Again he smiled. She was smart, this lady. A deft communicator. By not putting a figure on success, by not even mentioning sales, she was doing her bit to preserve his dignity. The way she'd phrased it, even a lousy few hundred copies might qualify as a success, if his hopes for the book had been appropriately modest. Such tact, such grace, from a stranger at a bus stop.

'It's done very well, I guess, considering,' he said. 'I can't complain.'

She nodded, already searching for the safest way to keep the conversation going. 'Who's your publisher?'

'Elysium.'

'Elysium!' Again her respect was unmistakably genuine. 'Wait till I tell Joe! Elysium is the publisher of the most wonderful book, a book that's very precious to us. It's changed our lives!'

He couldn't stop smiling. If he grinned any wider his head was liable to fall off 'It's good when that happens,' he said.

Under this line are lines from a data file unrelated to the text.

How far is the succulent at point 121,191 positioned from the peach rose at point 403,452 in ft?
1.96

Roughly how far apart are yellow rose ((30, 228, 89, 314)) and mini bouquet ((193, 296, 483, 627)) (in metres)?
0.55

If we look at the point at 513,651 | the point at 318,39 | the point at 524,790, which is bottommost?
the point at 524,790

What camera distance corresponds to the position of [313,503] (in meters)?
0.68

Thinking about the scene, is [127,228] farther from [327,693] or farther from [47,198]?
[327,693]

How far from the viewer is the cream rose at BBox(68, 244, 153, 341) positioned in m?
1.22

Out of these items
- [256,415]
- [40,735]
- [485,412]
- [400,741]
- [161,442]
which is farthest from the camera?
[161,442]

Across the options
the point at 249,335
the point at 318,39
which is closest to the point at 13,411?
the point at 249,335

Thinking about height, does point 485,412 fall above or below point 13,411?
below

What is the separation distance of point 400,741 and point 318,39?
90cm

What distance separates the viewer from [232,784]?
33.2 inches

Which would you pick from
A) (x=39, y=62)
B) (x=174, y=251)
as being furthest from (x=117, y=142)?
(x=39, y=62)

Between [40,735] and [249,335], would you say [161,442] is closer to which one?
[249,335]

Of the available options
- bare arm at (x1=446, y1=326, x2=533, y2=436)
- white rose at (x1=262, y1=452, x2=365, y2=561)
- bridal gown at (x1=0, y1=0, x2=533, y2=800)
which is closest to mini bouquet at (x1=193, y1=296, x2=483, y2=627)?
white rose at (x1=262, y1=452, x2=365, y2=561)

'Oh, but the story gets even better!' she enthused. 'We ordered our copy second-hand from Amazon. And when we took it out of the wrapper and opened up the first page, it was autographed! Imagine that! Handwritten in ink by Jonas Liffring, right there!'

'Amazing,' he said. He wished the New York City Transit Authority provided pillows in their shelters. He was so incredibly tired.

'We must have read that book a hundred times,' she said.

'What's it called?'

'Sing Times Seven,' she said. 'It teaches children, little children, math. Our kids are two and a half and four. And they know their multiplication tables already! It's like a miracle.'

'Wow,' he said.

The number 12 bus pulled up at last, and the woman got to her feet. Theo did too. He was still smiling as he took his first step towards the brightly lit door. Then he fell. Damn it, he fell.

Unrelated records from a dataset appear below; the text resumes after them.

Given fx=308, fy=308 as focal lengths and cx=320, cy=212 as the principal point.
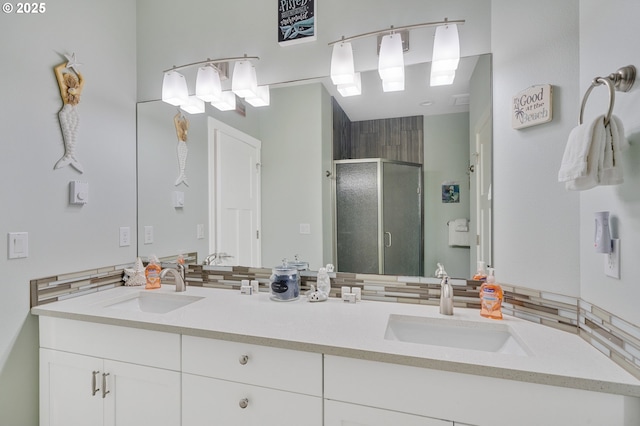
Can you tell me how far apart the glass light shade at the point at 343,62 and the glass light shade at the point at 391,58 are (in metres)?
0.15

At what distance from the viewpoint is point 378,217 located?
5.34 feet

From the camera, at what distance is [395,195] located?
1584mm

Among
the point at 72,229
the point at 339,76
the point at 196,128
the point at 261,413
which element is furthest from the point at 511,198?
the point at 72,229

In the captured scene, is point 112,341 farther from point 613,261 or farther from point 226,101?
point 613,261

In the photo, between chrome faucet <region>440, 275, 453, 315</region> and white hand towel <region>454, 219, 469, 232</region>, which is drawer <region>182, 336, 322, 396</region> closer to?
chrome faucet <region>440, 275, 453, 315</region>

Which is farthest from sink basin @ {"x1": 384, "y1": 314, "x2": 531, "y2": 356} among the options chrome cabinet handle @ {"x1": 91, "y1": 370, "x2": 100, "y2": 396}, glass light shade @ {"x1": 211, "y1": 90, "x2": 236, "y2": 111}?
glass light shade @ {"x1": 211, "y1": 90, "x2": 236, "y2": 111}

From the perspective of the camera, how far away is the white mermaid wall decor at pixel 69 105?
1543 millimetres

He was out like a light. Try as he might, he couldn't rouse himself, couldn't unwrap the shroud of darkness that had enveloped him, pulling him down into a place where time ceased to matter and centuries could elapse as easily as seconds. For an eternity he lay trapped there, resigned to an eternity more, and another eternity after that. From time to time, dead people came to visit him, speaking not a word, but staring. To each he said, I'm sorry. To Marty Salati. To the man burned by gasoline in Santa Fe. To Mr Muhibb in the Mosul museum. To the nameless girl from Kansas. Apparently satisfied, they drifted off again, leaving him in the dark.

But then, suddenly, although he could not yet see, he could feel. Invisible hands were carrying him. Bodiless voices were murmuring concern. He was being rescued. A warm hand was stroking his face, patting it gently.

'Stay with us, stay with us,' a female voice spoke in his ear. She was holding his hand, and he squeezed it.

'That's right,' she said. 'You hold on.' And, as the vehicle thrummed all around them, she began to sing:

''One times one is one . . .'


 

Epilogue: Amen

ll this, and more, I saw and heard at the foot of our Saviour's cross. The things I 'have written down for you are the least of what I understood then; the most glorious understandings elude my ability to write of them. For the hand that holds the pen is attached to the body that aches and growls.

And that is our misfortune, brothers and sisters: we speak of things that cannot be spoken. We seek to store understandings in our gross flesh that gross flesh cannot contain, like a madman who would snatch a moonbeam and put it in his purse. We try our best to tell a story, so that others might be led towards Jesus, but Jesus is not a story. He is the end of all stories.